Prime Minister Stephen Harper has issued a sharp rebuke to the Ford Motor Co. of Canada Ltd., accusing the company of duplicity in its attacks on the new Canadian free-trade agreement with South Korea.
Speaking in the grandeur of the Blue House, the South Korean president’s home and office on a promontory overlooking Seoul, Mr. Harper heralded the conclusion of the deal “a historic milestone for Canada.” It is Canada’s first with an Asian nation and will, he said, hand companies access to Korea as a gateway for trade in the fast-growing region.

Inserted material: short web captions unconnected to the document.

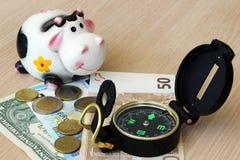 Finanzberatung - Kompass, zum sich während der Zukunft durch accu zu interessieren Stockbild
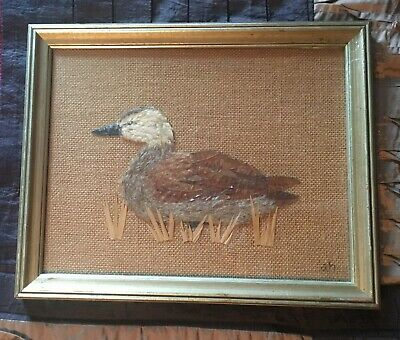 Anne Howe Framed Duck bird art made with dried leaves and feathers on burlap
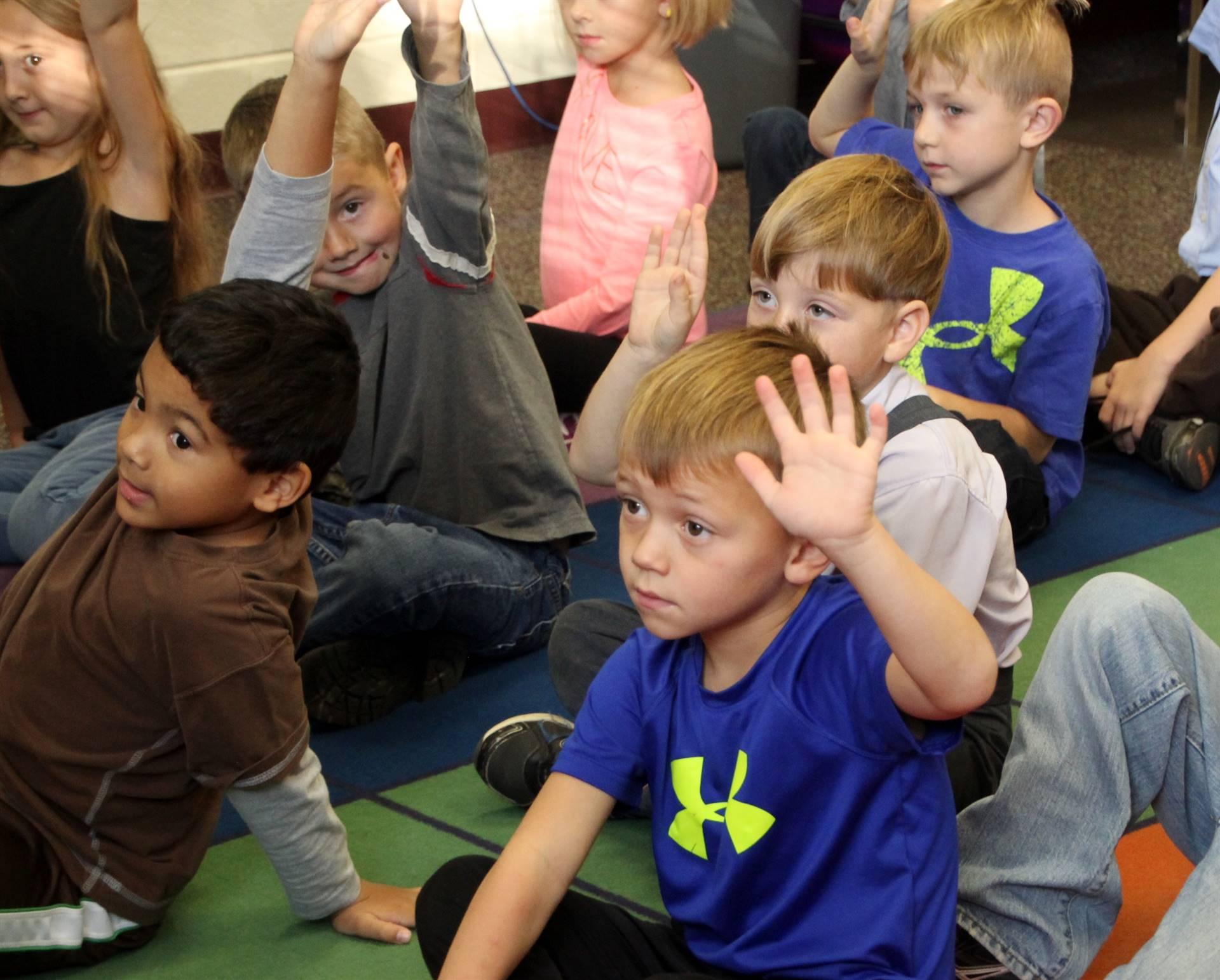 kindergarten kids raising hand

But the deal’s unveiling, after more than nine years of closed-door negotiations, immediately gave rise to worries on both sides of the Pacific that knocking down duties will also knock down critical jobs for Korean farmers and Canadian auto workers.

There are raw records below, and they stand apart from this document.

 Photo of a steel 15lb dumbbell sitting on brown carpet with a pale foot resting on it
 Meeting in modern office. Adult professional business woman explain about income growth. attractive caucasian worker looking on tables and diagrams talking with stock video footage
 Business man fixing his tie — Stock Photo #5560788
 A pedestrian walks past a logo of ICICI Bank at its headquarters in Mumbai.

In Canada, Ford’s local president Dianne Craig has been among the most vocal critics of the deal, which she said gives the industry insufficient protection from Korean car makers. Concluded in Seoul on Tuesday, the Canada-Korea free-trade agreement promises to sweep away 98 per cent of the duties on goods that flow between the two countries, including cars.
But far more South Korean cars come to Canada than the other way around, and Ms. Craig, in a statement Monday, said the deal did not do enough to undo South Korean “non-tariff” barriers that include the use of currency markets to subsidize exports.

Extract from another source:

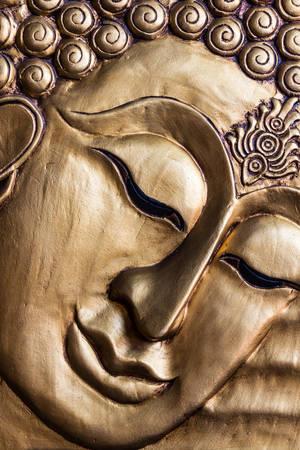 Close-up Traditionele Thaise stijl Boeddha's gezicht houtsnijwerk. Thailand Stockfoto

“We believe that South Korea will remain one of the most closed automotive markets in the world under the deal negotiated by the Canadian government,” she said in a statement. According to the Yonhap news agency, South Korea last year delivered more than 130,000 cars to Canada, worth $2.23-billion (U.S.), far outweighing the roughly $92-million in imports of Canadian cars and parts.
On Tuesday, the Unifor labour union and Eric Hoskins, Ontario’s minister of economic development, trade and employment, both criticized Ottawa for landing a deal that doesn’t achieve some of the auto protections the U.S. achieved in its Korean free-trade deal.
Unifor national president Jerry Dias said the deal undermines the “jobs and industry on which so many Canadians depend.”
Mr. Hoskins said he was “disappointed” and called for a task force to look for anti-Canadian discrimination by South Korea, and monitor Korean car sales into Canada.
In Seoul, Mr. Harper sought to turn the tables on his critics, specifically calling out Ford, which did support the Korean-U.S. free-trade agreement enacted almost exactly two years ago. In backing that deal, Ford “secured access through the United States to the South Korean market. What we are doing here is allowing other Canadian companies and other Canadian sectors to have the same access that Ford already has,” Mr. Harper said.
“So it is I don’t think realistic for a company to think it will have one set of rules for it, and another set of rules for the entire rest of the Canadian economy.”
Canada currently imposes a 6.1 per cent duty on imported Korean cars. That duty will gradually be eliminated after two years under the free-trade agreement, far faster than companies like Ford had hoped for.
A senior government official acknowledged that some pain is likely to Canadian car makers, with Ottawa estimating an “impact on production” of fewer than 4,500 cars, or about 0.2 per cent of current output. (Nearly half the Korean cars purchased in Canada today are actually built in the U.S.) Ottawa believes, however, that the terms it negotiated – including a permanent 177-day dispute mechanism – are, in sum, equivalent to the U.S. deal. Canada also stands to benefit from one element missing in its deal, the ability by the U.S. to force a snap resumption of tariffs if South Korea is found to violate the terms of the agreement. Since the North American auto industry is so deeply-interlinked, such a move would likely work to Canada’s advantage as well, the official said.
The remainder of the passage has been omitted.